• _AUSGEWÄHLTER AUSZUG_

● ● ● ● ●

Auf zweimalige Nachfragen und Aufforderungen der Berichterstatterin des Senats, schriftlich klarzustellen, ob die Beschwerdeschrift vom 23.02.2023 von ihm stammt (zu dieser Notwendigkeit vgl. BSG, Beschluss vom 17.03.2016 - B 11 AL 6/16 B -, juris Rn. 8 ff.: Wahrung rechtlichen Gehörs), hat er nicht geantwortet, sondern sich - nach deren Erhalt - lediglich erneut telefonisch mit der Bitte um Rat an einen Mitarbeiter des Antragsgegners gewandt. Auch auf dessen nochmalige telefonische Erläuterung, dass er sich gegenüber dem LSG Baden-Württemberg äußern solle, nicht gegenüber dem Jobcenter (vgl. Aktenvermerk des Antragsgegners vom 16.03.2023), ist kein bestätigendes Schreiben beim LSG Baden-Württemberg eingegangen.

Nach alledem ist eine Beschwerde vom 25.02.2023 nicht wirksam mit Telefax vom 05.03.2023 eingelegt worden, weil nicht zweifelsfrei erkennbar ist, dass der darin genannte Antragsteller Z1 deren Urheber ist. Die Beschwerde entspricht damit nicht der gesetzlich vorgesehenen Form und ist unzulässig.


Die Kostenentscheidung beruht auf § 193 SGG in entsprechender Anwendung.

Dieser Beschluss ist mit der Beschwerde nicht anfechtbar, § 177 SGG.

● ● ● ● ●

• _GESAMMELTES MATERIAL_
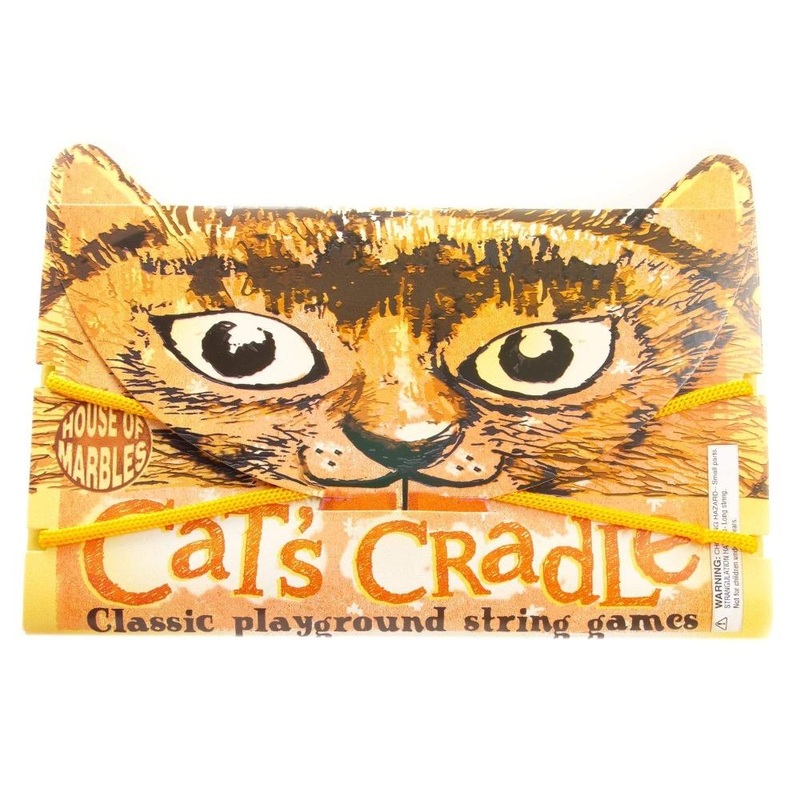 Cat's Cradle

● ● ● ● ●

• _ARBEITSAUFTRAG 1_
Auf welche Vorschrift stützt sich laut dem ausgewählten Auszug die Kostenentscheidung?
• _ARBEITSAUFTRAG 2_
Schreiben Sie den Teil des ausgewählten Auszugs neu, der mit den Worten „Nach alledem ist“ beginnt und mit „und ist unzulässig.“ endet, und ersetzen Sie darin „Telefax“ durch „Fax“.

• _ERGEBNIS 1_
Auf § 193 SGG in entsprechender Anwendung.

• _ERGEBNIS 2_
Nach alledem ist eine Beschwerde vom 25.02.2023 nicht wirksam mit Fax vom 05.03.2023 eingelegt worden, weil nicht zweifelsfrei erkennbar ist, dass der darin genannte Antragsteller Z1 deren Urheber ist. Die Beschwerde entspricht damit nicht der gesetzlich vorgesehenen Form und ist unzulässig.